[Bug target/114676] [12/13/14 Regression] DSE removes assignment that is used later

2024-04-23 Thread cvs-commit at gcc dot gnu.org via Gcc-bugs
https://gcc.gnu.org/bugzilla/show_bug.cgi?id=114676

--- Comment #17 from GCC Commits  ---
The master branch has been updated by Andreas Krebbel :

https://gcc.gnu.org/g:42189f21b22c43ac8ab46edf5f6a7b4d99bc86a5

commit r14-10087-g42189f21b22c43ac8ab46edf5f6a7b4d99bc86a5
Author: Andreas Krebbel 
Date:   Tue Apr 23 10:05:46 2024 +0200

s390x: Fix vec_xl/vec_xst type aliasing [PR114676]

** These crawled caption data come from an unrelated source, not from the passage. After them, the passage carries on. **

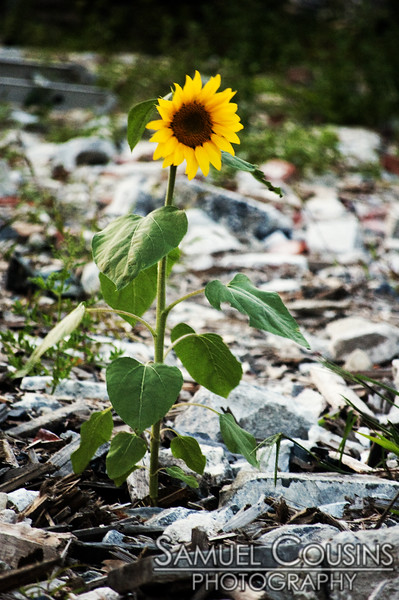 A lone sunflower grows in the middle of the sanctuary rubble.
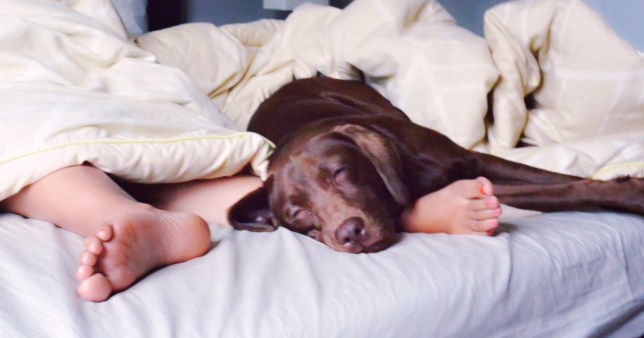person sharing bed with a dog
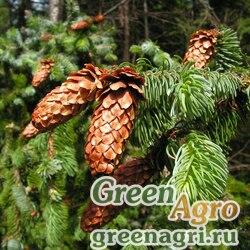 Ель аянская (Picea ajanensis) 20 гр.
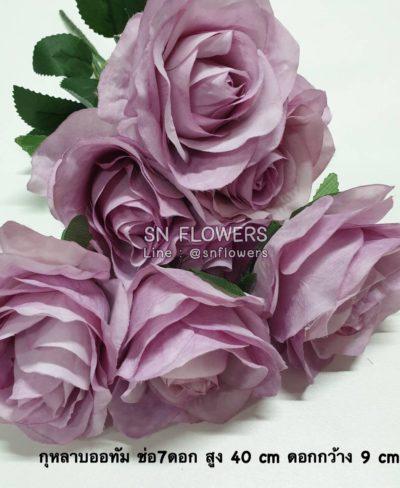 ดอกไม้สีม่วงมีข้อมูล_๑๙๐๕๑๙_0029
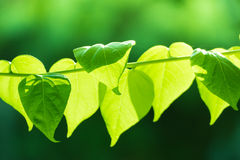 Tree branch over blurred green leaves background Stock Photos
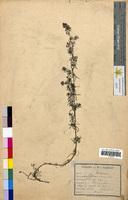 Galium verum (Rubiaceae)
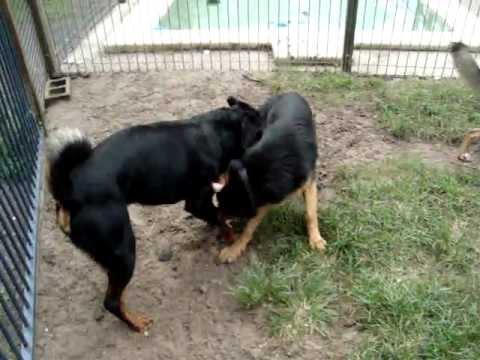 Dog Behaviour - Adult Dogs Socializing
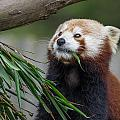 Shrinking Red Panda by Greg Nyquist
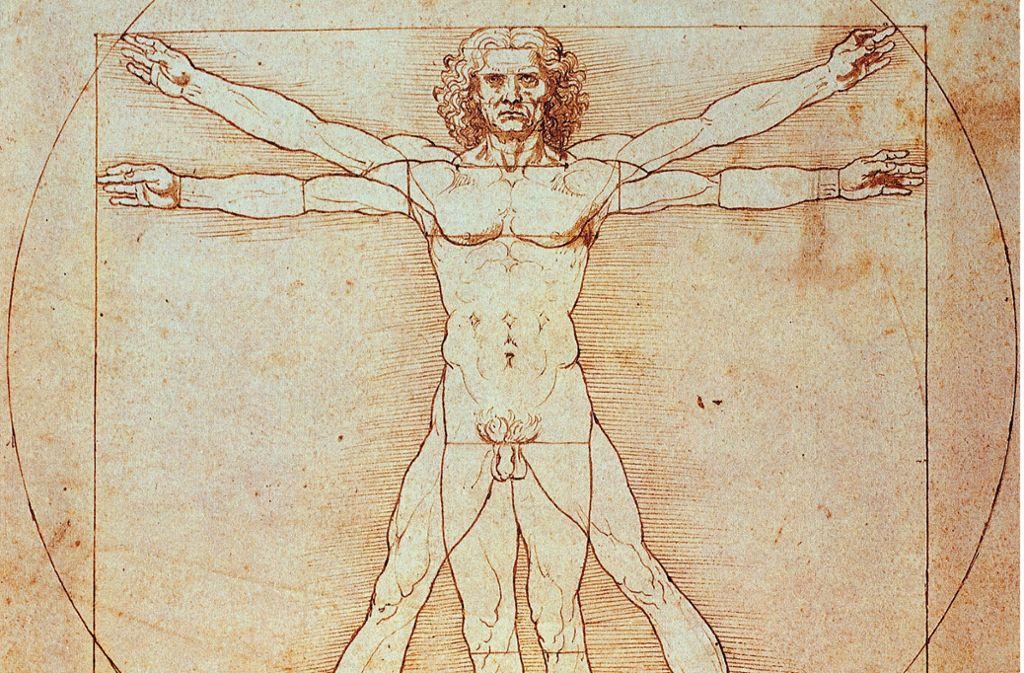 """""""Der Vitruvianische Mensch"""" von Leonardo da Vinci Foto: picture-alliance //Rainer Binder"""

The requirements of the vec_xl/vec_xst intrinsincs wrt aliasing of the
pointer argument are not really documented.  As it turns out, users
are likely to get it wrong.  With this patch we let the pointer
argument alias everything in order to make it more robust for users.

gcc/ChangeLog:

PR target/114676
* config/s390/s390-c.cc (s390_expand_overloaded_builtin): Use a
MEM_REF with an addend of type ptr_type_node.

gcc/testsuite/ChangeLog:

PR target/114676
* gcc.target/s390/zvector/pr114676.c: New test.

Suggested-by: Jakub Jelinek 

[Bug target/114676] [12/13/14 Regression] DSE removes assignment that is used later

2024-04-22 Thread krebbel at gcc dot gnu.org via Gcc-bugs
https://gcc.gnu.org/bugzilla/show_bug.cgi?id=114676

--- Comment #16 from Andreas Krebbel  ---
(In reply to Aleksei Nikiforov from comment #15)
> I think fixing compiled code should be possible. I'm not sure if this bug
> should be just closed.

In addition to fixing the PyTorch usage of the builtin, I also plan to change
GCC to the "alias everything" approach now. Although the documentation does not
strictly requires us to, it prevents other users from falling into the same
trap and makes GCC to match what Clang already does. The documentation anyway
discourages everyone from using these builtins. So it should not be a big deal,
if we sacrifice a bit of performance to make it more robust.

[Bug target/114676] [12/13/14 Regression] DSE removes assignment that is used later

2024-04-18 Thread aleksei.nikiforov at linux dot ibm.com via Gcc-bugs
https://gcc.gnu.org/bugzilla/show_bug.cgi?id=114676

--- Comment #15 from Aleksei Nikiforov  
---
I think fixing compiled code should be possible. I'm not sure if this bug
should be just closed.

[Bug target/114676] [12/13/14 Regression] DSE removes assignment that is used later

2024-04-17 Thread jakub at gcc dot gnu.org via Gcc-bugs
https://gcc.gnu.org/bugzilla/show_bug.cgi?id=114676

--- Comment #14 from Jakub Jelinek  ---
(In reply to Andreas Krebbel from comment #13)
> We will go and fix PyTorch instead. Although it is not clearly documented,
> the way PyTorch uses the builtin right now is probably not what was
> intended. It is pretty clear that the element type pointer needs to alias
> vectors of the same element type, but there is no saying about aliasing
> everything.
> 
> I'm just wondering how to improve the diagnostics in our backend to catch
> this. The example below is similar to what PyTorch does today. Casting mem
> to (float*) prevents our builtin code from complaining about the type
> mismatch and by that opens the door for the much harder to debug TBAA
> problem.

We need a TBAA analyzer among sanitizers (but writing it is really hard).

> #include 
> 
> void __attribute__((noinline)) foo (int *mem)
> {
>   vec_xst ((vector float){ 1.0f, 2.0f, 3.0f, 4.0f }, 0, (float*)mem);

So use
  *(vector float __attribute__((__may_alias__)) *)mem = (vector float){ 1.0f,
2.0f, 3.0f, 4.0f };
instead?  Sure, GCC extension, not an intrinsic in that case...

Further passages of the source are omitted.